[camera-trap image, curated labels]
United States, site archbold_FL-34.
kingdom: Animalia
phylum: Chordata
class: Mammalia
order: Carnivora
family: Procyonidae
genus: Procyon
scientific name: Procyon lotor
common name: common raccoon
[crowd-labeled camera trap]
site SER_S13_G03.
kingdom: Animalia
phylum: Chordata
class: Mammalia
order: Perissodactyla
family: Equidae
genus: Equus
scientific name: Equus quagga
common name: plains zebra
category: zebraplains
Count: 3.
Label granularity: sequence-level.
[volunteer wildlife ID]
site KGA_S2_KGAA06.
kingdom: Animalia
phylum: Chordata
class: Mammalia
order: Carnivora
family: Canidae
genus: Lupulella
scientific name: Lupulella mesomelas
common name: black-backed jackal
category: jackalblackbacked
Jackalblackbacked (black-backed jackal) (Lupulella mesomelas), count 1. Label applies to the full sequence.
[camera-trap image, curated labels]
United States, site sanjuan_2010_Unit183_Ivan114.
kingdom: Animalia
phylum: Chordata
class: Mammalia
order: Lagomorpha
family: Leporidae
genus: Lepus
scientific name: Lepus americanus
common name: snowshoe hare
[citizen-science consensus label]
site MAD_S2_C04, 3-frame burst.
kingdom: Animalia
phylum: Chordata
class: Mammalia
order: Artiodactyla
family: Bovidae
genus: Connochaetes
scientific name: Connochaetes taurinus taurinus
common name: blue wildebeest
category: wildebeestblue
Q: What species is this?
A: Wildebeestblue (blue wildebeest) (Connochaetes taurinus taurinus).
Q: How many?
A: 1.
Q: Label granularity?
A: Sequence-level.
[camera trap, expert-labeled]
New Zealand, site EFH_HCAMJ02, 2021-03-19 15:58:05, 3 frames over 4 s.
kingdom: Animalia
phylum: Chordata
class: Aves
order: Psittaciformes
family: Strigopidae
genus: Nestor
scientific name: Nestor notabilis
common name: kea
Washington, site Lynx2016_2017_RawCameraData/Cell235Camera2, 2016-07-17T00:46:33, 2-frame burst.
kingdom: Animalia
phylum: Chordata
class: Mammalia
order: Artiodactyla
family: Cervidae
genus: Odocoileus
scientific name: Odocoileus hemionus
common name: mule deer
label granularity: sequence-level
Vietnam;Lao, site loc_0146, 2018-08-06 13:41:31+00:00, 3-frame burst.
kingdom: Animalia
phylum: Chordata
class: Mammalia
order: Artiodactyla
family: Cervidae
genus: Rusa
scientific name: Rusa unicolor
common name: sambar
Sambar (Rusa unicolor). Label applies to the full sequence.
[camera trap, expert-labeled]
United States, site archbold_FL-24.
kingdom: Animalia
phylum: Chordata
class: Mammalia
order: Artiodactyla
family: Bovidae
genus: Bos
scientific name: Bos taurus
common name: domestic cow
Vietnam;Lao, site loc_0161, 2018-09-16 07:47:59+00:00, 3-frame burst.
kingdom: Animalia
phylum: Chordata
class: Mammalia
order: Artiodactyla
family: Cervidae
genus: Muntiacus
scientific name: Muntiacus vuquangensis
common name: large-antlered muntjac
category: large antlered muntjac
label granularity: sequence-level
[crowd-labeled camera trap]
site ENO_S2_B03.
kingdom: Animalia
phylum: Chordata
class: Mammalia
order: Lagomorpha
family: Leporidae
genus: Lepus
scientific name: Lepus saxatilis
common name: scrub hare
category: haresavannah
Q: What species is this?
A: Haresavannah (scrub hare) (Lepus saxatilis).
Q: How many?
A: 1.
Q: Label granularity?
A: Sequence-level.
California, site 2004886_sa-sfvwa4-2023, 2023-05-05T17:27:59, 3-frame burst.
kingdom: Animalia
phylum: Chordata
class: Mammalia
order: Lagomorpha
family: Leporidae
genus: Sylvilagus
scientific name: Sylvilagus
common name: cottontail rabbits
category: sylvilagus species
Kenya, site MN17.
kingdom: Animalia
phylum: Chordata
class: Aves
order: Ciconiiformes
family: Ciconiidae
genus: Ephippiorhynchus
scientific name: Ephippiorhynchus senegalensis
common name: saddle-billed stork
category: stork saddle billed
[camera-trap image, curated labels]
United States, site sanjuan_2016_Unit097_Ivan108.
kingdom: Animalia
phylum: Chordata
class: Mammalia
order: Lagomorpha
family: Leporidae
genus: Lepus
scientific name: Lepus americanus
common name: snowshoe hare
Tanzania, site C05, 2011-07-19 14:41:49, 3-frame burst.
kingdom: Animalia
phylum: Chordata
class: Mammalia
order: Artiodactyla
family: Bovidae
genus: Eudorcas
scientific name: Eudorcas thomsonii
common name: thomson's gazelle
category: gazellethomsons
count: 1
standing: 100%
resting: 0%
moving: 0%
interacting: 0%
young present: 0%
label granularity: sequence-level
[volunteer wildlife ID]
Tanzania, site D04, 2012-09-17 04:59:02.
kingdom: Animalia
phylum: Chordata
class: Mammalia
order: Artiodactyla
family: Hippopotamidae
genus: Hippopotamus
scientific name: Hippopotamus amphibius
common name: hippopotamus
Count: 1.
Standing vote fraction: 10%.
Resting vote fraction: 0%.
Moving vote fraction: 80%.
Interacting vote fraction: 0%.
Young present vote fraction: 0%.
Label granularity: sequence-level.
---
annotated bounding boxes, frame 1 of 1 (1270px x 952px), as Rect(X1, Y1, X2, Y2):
......
Bring together all lines in the records where the word "burst" is found.

### ANSWER TO THE EXERCISE
site MAD_S2_C04, 3-frame burst.
Washington, site Lynx2016_2017_RawCameraData/Cell235Camera2, 2016-07-17T00:46:33, 2-frame burst.
Vietnam;Lao, site loc_0146, 2018-08-06 13:41:31+00:00, 3-frame burst.
Vietnam;Lao, site loc_0161, 2018-09-16 07:47:59+00:00, 3-frame burst.
California, site 2004886_sa-sfvwa4-2023, 2023-05-05T17:27:59, 3-frame burst.
Tanzania, site C05, 2011-07-19 14:41:49, 3-frame burst.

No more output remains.